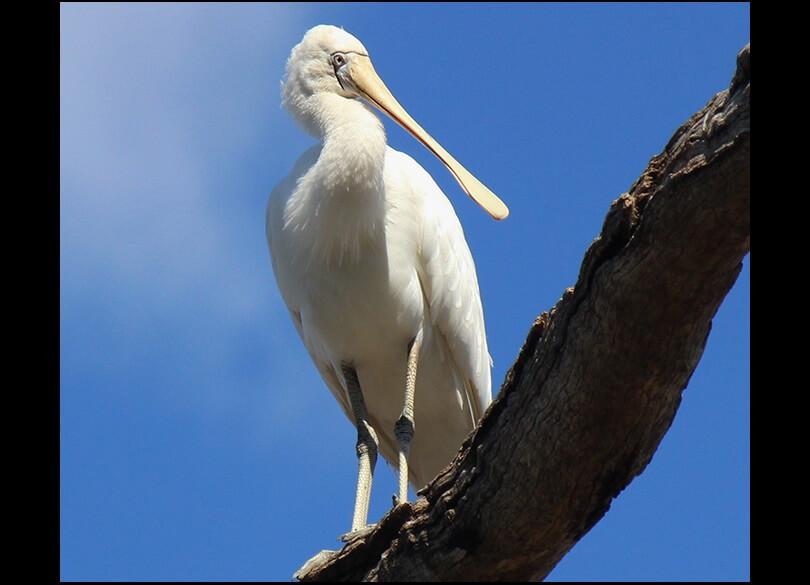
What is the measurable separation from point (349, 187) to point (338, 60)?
1316 millimetres

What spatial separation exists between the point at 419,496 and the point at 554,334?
1.15 metres

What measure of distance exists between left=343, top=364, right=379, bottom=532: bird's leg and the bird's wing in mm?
704

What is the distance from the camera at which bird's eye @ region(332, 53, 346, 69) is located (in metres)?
7.62

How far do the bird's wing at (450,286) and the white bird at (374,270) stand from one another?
1cm

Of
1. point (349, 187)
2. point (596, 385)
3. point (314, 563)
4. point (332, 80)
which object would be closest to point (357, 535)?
point (314, 563)

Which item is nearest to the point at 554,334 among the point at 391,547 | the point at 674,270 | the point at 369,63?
the point at 674,270

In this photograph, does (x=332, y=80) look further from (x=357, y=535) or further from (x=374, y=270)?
(x=357, y=535)

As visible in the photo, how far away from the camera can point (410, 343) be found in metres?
7.27

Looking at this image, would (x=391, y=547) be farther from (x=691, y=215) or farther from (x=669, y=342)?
(x=691, y=215)

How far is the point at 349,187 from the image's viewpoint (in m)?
6.77

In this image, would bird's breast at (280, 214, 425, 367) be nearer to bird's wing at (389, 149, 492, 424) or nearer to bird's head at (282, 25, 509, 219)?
bird's wing at (389, 149, 492, 424)

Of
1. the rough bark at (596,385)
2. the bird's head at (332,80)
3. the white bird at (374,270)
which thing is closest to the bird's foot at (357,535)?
the rough bark at (596,385)

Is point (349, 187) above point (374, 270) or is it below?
above

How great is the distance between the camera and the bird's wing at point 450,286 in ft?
24.2
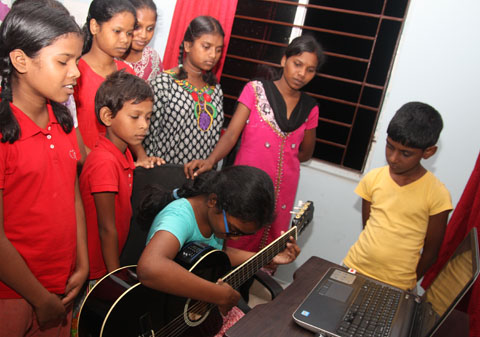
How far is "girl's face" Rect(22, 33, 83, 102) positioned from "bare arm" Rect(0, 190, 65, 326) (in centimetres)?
30

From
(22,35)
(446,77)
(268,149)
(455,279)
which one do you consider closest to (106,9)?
(22,35)

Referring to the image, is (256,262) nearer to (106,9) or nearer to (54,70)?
(54,70)

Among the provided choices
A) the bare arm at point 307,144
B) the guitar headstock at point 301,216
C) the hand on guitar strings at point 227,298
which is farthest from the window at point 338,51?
the hand on guitar strings at point 227,298

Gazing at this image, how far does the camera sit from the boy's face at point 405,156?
166 cm

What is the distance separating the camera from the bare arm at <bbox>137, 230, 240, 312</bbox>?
122cm

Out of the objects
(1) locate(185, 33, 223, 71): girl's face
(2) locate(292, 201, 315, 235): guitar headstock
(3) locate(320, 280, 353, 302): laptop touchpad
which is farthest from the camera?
(1) locate(185, 33, 223, 71): girl's face

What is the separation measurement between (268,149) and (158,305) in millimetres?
1113

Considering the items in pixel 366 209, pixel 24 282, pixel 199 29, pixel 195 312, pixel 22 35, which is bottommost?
pixel 195 312

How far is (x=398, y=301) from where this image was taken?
135 centimetres

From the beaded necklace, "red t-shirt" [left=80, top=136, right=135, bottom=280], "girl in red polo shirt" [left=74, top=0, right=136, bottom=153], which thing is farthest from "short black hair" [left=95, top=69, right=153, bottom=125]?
the beaded necklace

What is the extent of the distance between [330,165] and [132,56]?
1.48 m

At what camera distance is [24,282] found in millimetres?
1098

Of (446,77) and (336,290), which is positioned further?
(446,77)

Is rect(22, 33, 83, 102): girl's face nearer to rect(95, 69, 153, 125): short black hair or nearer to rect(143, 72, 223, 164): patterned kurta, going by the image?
rect(95, 69, 153, 125): short black hair
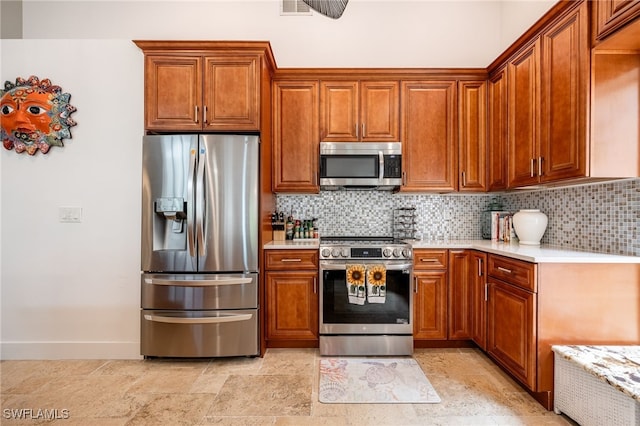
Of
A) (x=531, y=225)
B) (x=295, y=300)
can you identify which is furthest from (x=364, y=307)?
(x=531, y=225)

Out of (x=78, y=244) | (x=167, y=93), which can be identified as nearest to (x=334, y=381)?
(x=78, y=244)

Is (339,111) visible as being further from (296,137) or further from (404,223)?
(404,223)

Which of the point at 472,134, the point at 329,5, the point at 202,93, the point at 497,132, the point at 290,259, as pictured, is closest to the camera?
the point at 329,5

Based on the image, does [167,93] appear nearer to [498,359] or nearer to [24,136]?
[24,136]

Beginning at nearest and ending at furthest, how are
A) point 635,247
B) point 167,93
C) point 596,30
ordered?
point 596,30
point 635,247
point 167,93

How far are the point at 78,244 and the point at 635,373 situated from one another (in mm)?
3719

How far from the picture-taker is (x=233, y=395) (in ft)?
6.80

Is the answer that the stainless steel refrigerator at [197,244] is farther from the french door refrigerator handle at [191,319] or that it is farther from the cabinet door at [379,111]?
the cabinet door at [379,111]

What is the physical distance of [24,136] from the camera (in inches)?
102

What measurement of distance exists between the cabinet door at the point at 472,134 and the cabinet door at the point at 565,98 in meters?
0.74

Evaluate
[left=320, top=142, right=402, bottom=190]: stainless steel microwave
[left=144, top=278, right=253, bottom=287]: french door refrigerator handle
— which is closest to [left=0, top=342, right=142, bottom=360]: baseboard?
[left=144, top=278, right=253, bottom=287]: french door refrigerator handle

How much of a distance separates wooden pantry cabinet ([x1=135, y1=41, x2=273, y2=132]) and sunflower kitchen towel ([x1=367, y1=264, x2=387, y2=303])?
149 centimetres

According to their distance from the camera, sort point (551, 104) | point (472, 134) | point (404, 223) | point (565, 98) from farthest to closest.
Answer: point (404, 223) → point (472, 134) → point (551, 104) → point (565, 98)

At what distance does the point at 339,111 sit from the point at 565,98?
1695mm
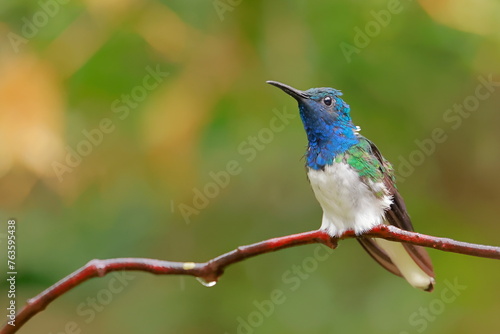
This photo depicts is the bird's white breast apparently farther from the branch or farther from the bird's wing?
the branch

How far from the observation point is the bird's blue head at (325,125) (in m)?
2.56

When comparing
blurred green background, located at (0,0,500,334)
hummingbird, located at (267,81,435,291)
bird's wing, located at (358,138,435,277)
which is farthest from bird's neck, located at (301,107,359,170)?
blurred green background, located at (0,0,500,334)

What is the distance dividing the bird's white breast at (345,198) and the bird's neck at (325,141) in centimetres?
4

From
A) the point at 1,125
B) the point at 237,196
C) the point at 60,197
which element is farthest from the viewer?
the point at 237,196

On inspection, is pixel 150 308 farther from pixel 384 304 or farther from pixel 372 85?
pixel 372 85

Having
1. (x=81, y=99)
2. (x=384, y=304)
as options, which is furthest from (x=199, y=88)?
(x=384, y=304)

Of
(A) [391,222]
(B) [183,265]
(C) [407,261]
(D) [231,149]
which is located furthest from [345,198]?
(D) [231,149]

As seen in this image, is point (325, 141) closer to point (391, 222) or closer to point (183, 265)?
point (391, 222)

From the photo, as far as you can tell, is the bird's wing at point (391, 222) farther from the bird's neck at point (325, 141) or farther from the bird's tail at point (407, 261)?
the bird's neck at point (325, 141)

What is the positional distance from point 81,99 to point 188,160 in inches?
27.6

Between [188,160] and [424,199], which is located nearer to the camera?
[188,160]

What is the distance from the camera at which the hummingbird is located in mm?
2533

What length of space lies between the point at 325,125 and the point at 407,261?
0.61 metres

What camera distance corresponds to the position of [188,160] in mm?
3986
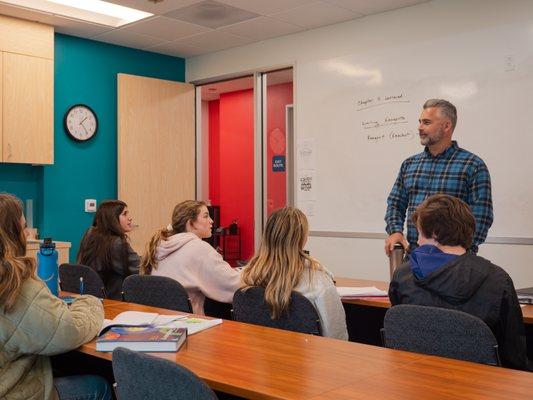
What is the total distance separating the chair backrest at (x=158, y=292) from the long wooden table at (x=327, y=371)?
37.3 inches

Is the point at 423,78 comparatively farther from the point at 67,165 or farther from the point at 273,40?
the point at 67,165

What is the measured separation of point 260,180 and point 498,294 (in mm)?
4246

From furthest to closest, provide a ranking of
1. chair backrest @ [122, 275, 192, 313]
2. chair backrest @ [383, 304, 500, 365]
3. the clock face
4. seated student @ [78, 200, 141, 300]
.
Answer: the clock face, seated student @ [78, 200, 141, 300], chair backrest @ [122, 275, 192, 313], chair backrest @ [383, 304, 500, 365]

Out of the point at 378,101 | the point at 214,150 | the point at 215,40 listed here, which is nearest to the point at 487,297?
the point at 378,101

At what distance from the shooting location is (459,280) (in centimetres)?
217

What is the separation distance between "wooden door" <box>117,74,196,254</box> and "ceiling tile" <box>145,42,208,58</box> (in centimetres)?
30

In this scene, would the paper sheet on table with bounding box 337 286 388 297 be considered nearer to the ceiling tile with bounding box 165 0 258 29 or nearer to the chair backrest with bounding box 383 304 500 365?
the chair backrest with bounding box 383 304 500 365

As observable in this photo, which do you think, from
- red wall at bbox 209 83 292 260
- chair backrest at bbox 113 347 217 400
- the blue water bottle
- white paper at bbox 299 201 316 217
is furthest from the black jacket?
red wall at bbox 209 83 292 260

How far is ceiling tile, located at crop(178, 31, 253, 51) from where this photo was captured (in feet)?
18.8

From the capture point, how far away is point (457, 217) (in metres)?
2.32

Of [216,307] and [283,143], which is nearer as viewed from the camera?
[216,307]

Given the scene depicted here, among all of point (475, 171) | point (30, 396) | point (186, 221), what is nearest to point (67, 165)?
point (186, 221)

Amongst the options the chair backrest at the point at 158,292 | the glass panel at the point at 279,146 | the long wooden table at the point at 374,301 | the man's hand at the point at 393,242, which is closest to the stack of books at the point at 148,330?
the chair backrest at the point at 158,292

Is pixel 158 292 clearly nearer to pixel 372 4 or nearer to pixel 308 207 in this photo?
pixel 308 207
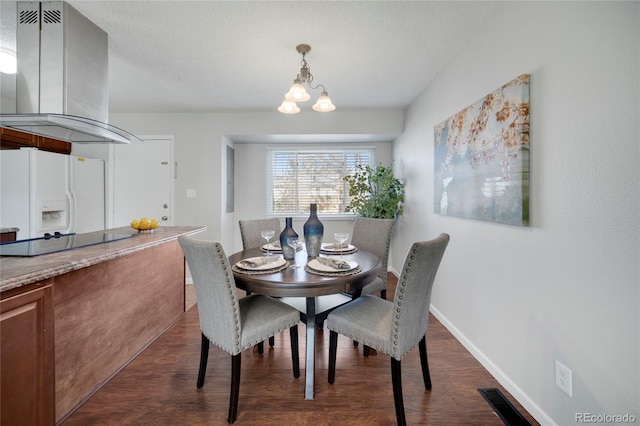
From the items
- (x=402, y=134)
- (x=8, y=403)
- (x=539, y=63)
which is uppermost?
(x=402, y=134)

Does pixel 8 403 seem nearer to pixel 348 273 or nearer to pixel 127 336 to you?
pixel 127 336

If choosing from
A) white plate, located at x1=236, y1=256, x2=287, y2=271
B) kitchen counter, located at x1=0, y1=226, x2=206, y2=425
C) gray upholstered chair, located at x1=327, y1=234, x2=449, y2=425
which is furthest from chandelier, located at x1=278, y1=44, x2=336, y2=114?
kitchen counter, located at x1=0, y1=226, x2=206, y2=425

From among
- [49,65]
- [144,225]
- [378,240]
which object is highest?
[49,65]

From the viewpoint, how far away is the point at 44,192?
2838mm

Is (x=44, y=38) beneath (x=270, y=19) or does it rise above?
beneath

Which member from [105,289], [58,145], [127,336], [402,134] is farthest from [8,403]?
[402,134]

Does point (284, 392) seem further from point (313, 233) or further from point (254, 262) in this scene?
point (313, 233)

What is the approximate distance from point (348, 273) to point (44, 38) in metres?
2.46

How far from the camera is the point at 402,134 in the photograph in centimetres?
381

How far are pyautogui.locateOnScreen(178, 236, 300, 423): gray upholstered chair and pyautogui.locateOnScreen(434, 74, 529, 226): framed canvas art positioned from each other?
4.80 feet

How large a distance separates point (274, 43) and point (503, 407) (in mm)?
2847

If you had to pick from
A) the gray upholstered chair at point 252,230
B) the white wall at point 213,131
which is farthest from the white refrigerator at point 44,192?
the gray upholstered chair at point 252,230

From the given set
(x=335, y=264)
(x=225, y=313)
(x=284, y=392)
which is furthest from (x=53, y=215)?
(x=335, y=264)

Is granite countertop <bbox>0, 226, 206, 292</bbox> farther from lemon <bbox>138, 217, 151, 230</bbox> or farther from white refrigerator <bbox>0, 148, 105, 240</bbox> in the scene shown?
white refrigerator <bbox>0, 148, 105, 240</bbox>
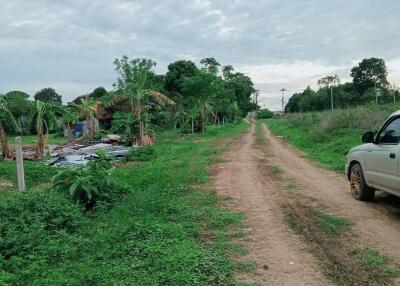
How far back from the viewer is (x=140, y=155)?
18828 millimetres

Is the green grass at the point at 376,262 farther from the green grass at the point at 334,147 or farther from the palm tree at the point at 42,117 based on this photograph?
the palm tree at the point at 42,117

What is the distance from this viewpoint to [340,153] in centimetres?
1648

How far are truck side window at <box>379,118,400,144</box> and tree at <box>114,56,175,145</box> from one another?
20.0 meters

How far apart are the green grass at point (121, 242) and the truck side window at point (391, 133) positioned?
2830 millimetres

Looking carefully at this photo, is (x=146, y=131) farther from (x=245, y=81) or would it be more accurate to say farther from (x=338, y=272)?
(x=245, y=81)

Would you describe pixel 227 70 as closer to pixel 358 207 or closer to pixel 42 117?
pixel 42 117

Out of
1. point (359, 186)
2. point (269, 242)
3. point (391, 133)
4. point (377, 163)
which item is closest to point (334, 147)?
point (359, 186)

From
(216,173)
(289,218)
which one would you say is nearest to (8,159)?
(216,173)

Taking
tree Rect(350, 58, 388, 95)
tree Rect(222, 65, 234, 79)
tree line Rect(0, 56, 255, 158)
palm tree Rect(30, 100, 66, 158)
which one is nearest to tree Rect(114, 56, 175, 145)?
tree line Rect(0, 56, 255, 158)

________________________________________

### Aufgabe und Vorgaben
Gib die Zeilen unverändert aus, beginnend am Anfang der Daten und endend nach der Zeile, die „1.15 metres“ enthält. Lass die Bilder in deiner Antwort weg.

### Lösung der Aufgabe
What is the measurable separation from point (349, 187) to point (338, 60)?
1316 millimetres

What spatial separation exists between the point at 419,496 and the point at 554,334?
1.15 metres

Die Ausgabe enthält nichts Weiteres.